Saturday, November 3, 2012

Part 6

Continued from Part 5

 Ox swings the door wide and stands in doorway, blocking my view. His curse is just barely audible. "Sir, this doesn't look good."

  "Proceed," Dragon answers. "Back in formation. Tighten up. No mistakes."

  Immediately, Squirrel and Otter fall into place on my right and left, Dragon falls back behind us. As Ox cautiously moves further into the Dungeon and away from the door, I begin to see what had him concerned.

  We enter onto the mezzanine that overlooks the laboratory called the Dungeon. I have no idea who it was that first started calling it the Dungeon, but it is fitting.

  It is a cavernous lab in the bowels of the building, filled with tools and machines only understood by the pasty engineers and scientists that call this place home.  One quadrant is filled with cages of an assortment of monkeys, rodents, and other test subjects that howl for their freedom. Other than the designated zoo, to the uninitiated, there is no rhyme or reason to the equipment scattered throughout the lab. There are dozens of computer work stations and everywhere that you look there are rows of test tubes or a mass of wires pulled from some unfinished project. Large constructs and machinery take up great swaths of the floor.  Cubical dividers are placed haphazardly; I imagine that their location changes daily at the whims of the Gods that rule this place. The creative genius of the minds at work in this space have to be allowed freedom to flex and move, to grow and contract.

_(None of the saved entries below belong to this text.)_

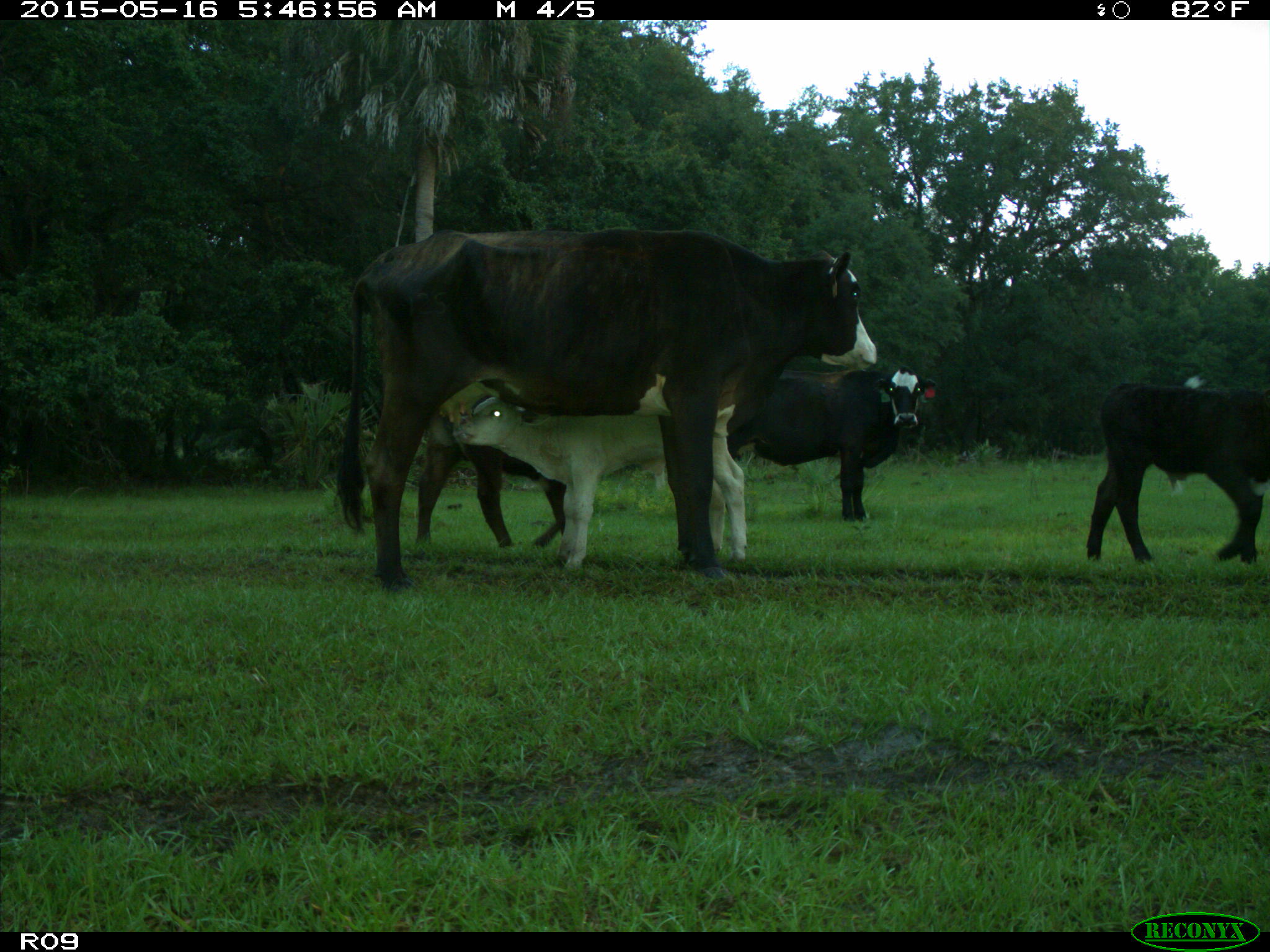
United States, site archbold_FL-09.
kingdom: Animalia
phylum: Chordata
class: Mammalia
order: Artiodactyla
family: Bovidae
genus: Bos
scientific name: Bos taurus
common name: domestic cow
Bos taurus (domestic cow).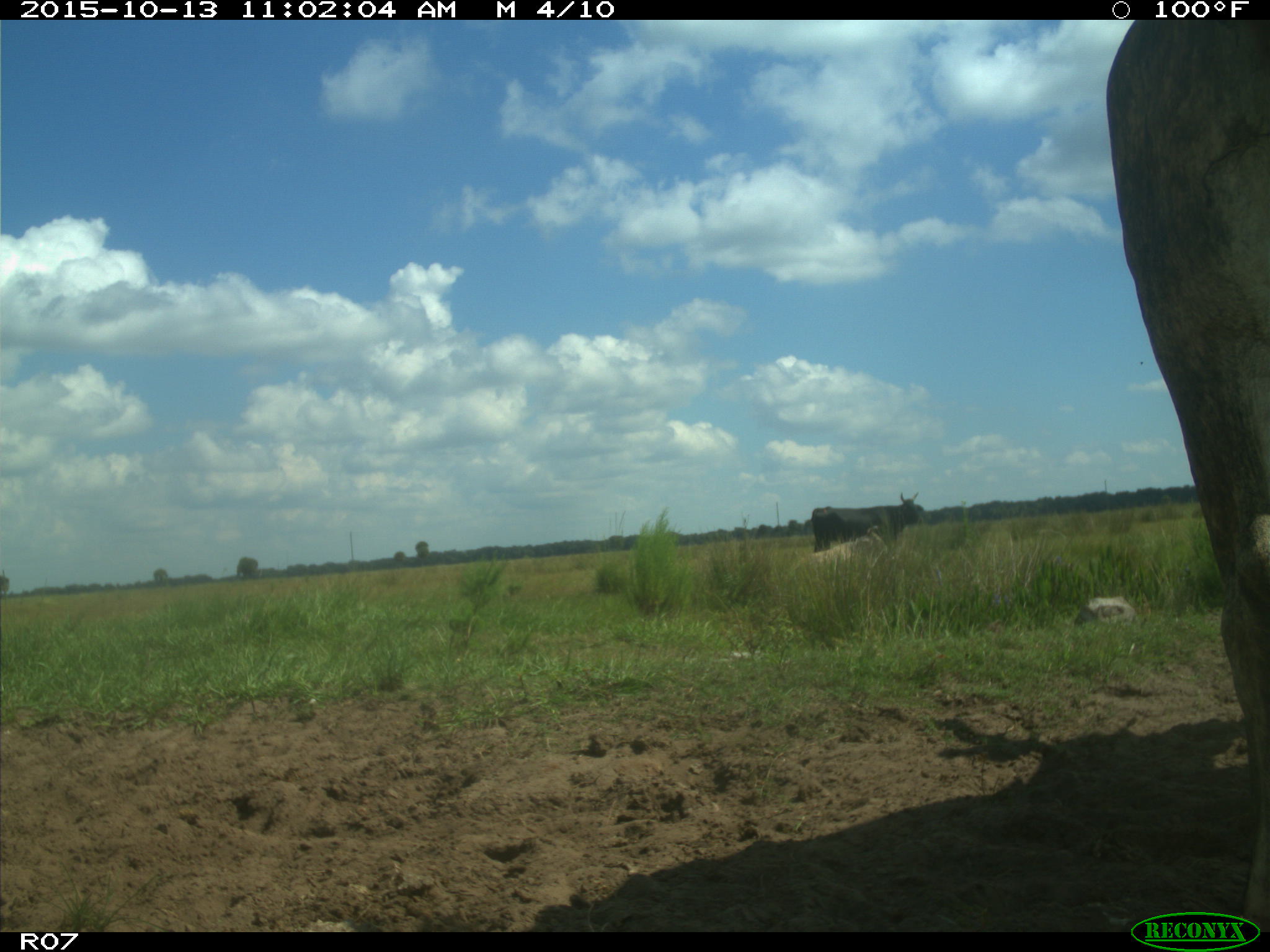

  Today, it looks more like a dungeon than ever. It glows red with emergency lighting and it lacks the hustle and bustle of the brilliantly scatterbrained and perpetually distracted.There are signs of violence; shattered glass covers the cement floor where beakers and test tubes have been smashed. Workstations have been overturned and their contents left broken on the floor. But it is the bodies that make this place look like a mid-evil dungeon. The mezzanine is too high and the lighting too dim for me to see the details, but it doesn't take a coroner to identify a body as dead when it is sprawled unnaturally in a pool of dark liquid. From my perch I can see at least a dozen. From my knowledge of this place I know that that there must be more. A lot more.